"""
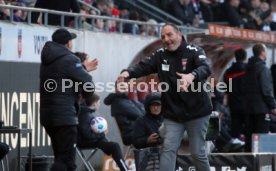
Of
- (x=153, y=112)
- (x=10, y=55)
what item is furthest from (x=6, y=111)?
(x=153, y=112)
"""
**Objective:** Reproduce the material above, replacing "item" with "point" and keeping everything else the same. Leave out the pictures.

**Finished answer:**
Of
- (x=153, y=112)
- (x=10, y=55)
what point is furthest from (x=6, y=111)?
(x=153, y=112)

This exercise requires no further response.